We perform the test:

tb2 = goseq(pwf, "hg19", "ensGene")

Compare tb1 and tb2

We compare tb1 and tb2:

library(eulerr)
lt = list(
    test1 = tb1$category[p.adjust(tb1$over_represented_pvalue, "BH") < 0.05], 
    test2 = tb2$category[p.adjust(tb2$over_represented_pvalue, "BH") < 0.05]
)
plot(euler(lt), quantities = TRUE)

Does it mean the correction has no effect?

Compare to ORA

We also compare to ORA.

l = tb$fdr < 0.05; l[is.na(l)] = FALSE
diff_gene = tb$ensembl[l]

diff_gene are Ensembl IDs. We convert them to Entrez IDs:

library(GSEAtraining)
diff_gene = convert_to_entrez_id(diff_gene)
## 'select()' returned 1:many mapping between keys and columns

We use clusterProfiler to perform ORA analysis:

library(clusterProfiler)
library(org.Hs.eg.db)
tb3 = enrichGO(gene = diff_gene, ont = "BP", OrgDb = org.Hs.eg.db)

Now we compare ORA to GOseq results.

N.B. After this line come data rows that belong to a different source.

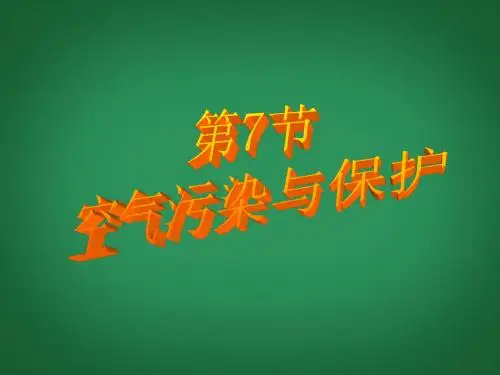 浙江省泰顺县新城学校八年级科学下册《2.7 空气污染与保护》课件 浙教版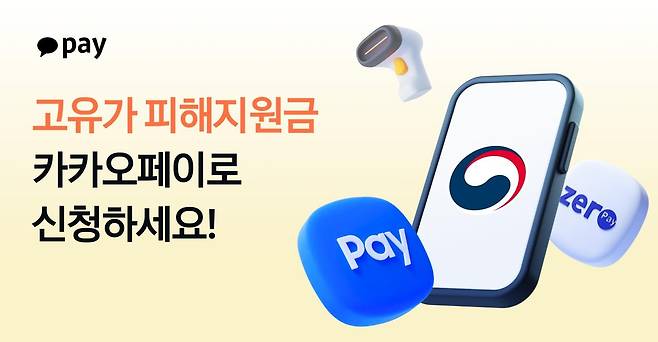 고유가 피해지원금 [카카오페이 제공. 재판매 및 DB 금지]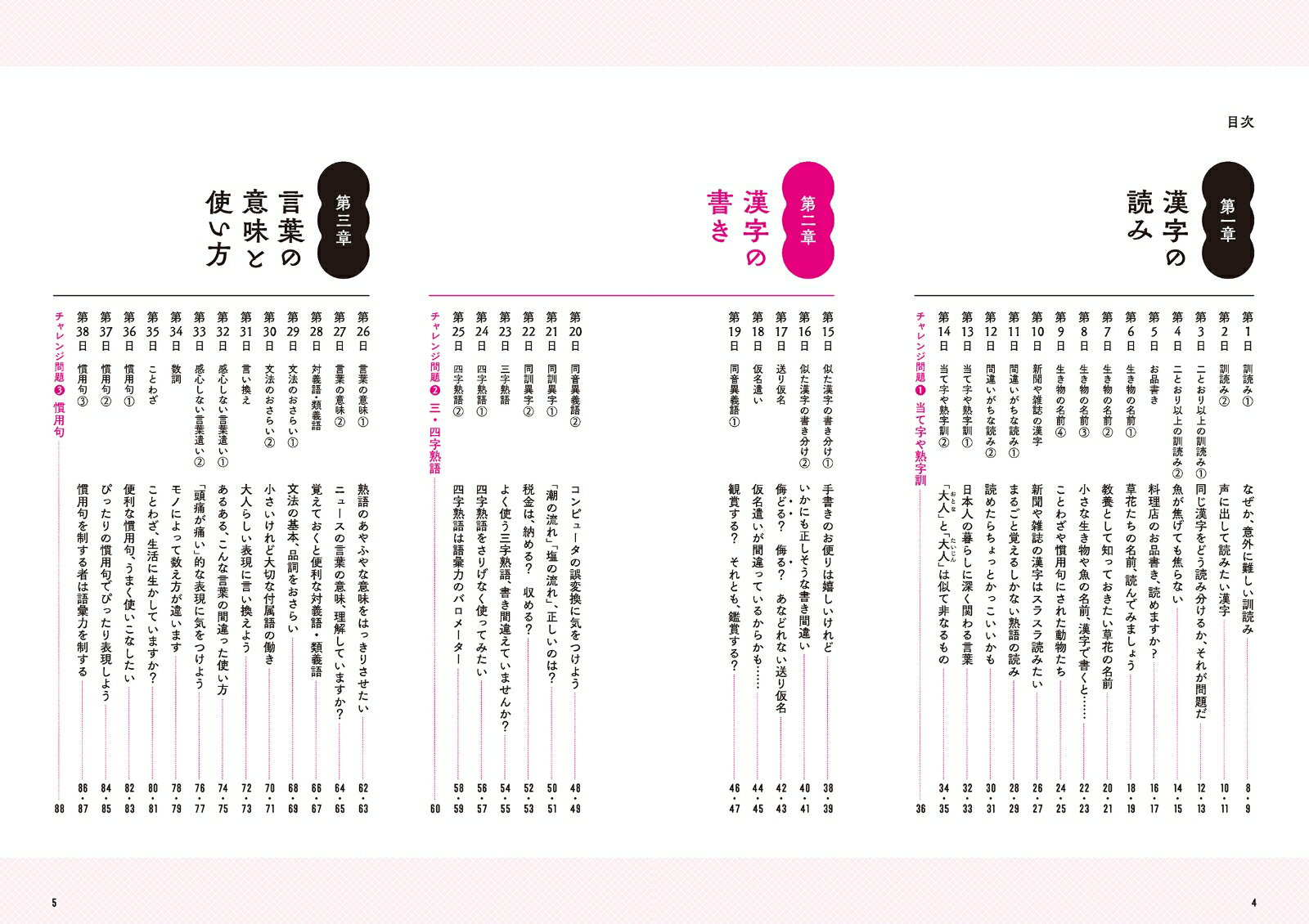 解きながら身につける 大人の語彙力 3
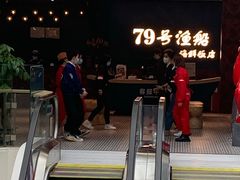 门面-79号渔船海鲜饭店(宝安店)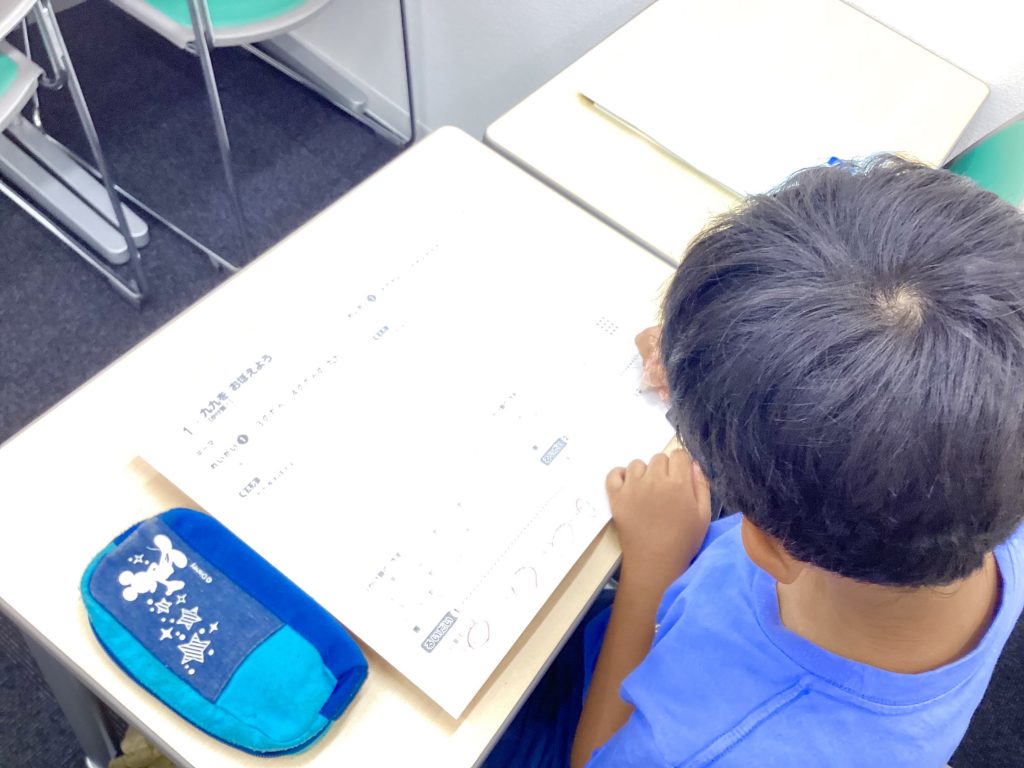 7月23日【夏期講習②】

Note tb1 and tb2 contains results for all three ontologies (BP, CC, MF). Here we only need BP.

tb1 = tb1[tb1$ontology == "BP", ]
tb2 = tb2[tb2$ontology == "BP", ]

library(eulerr)
lt = list(
    test1 = tb1$category[p.adjust(tb1$over_represented_pvalue, "BH") < 0.05], 
    test2 = tb2$category[p.adjust(tb2$over_represented_pvalue, "BH") < 0.05],
    ora = tb3$ID[p.adjust(tb3$pvalue, "BH") < 0.05]
)
plot(euler(lt), quantities = TRUE)

Conclusion: goseq was designed when the Possion distribution was used for DE analysis and maybe it does not help nowadays when more advanced DE methods are used.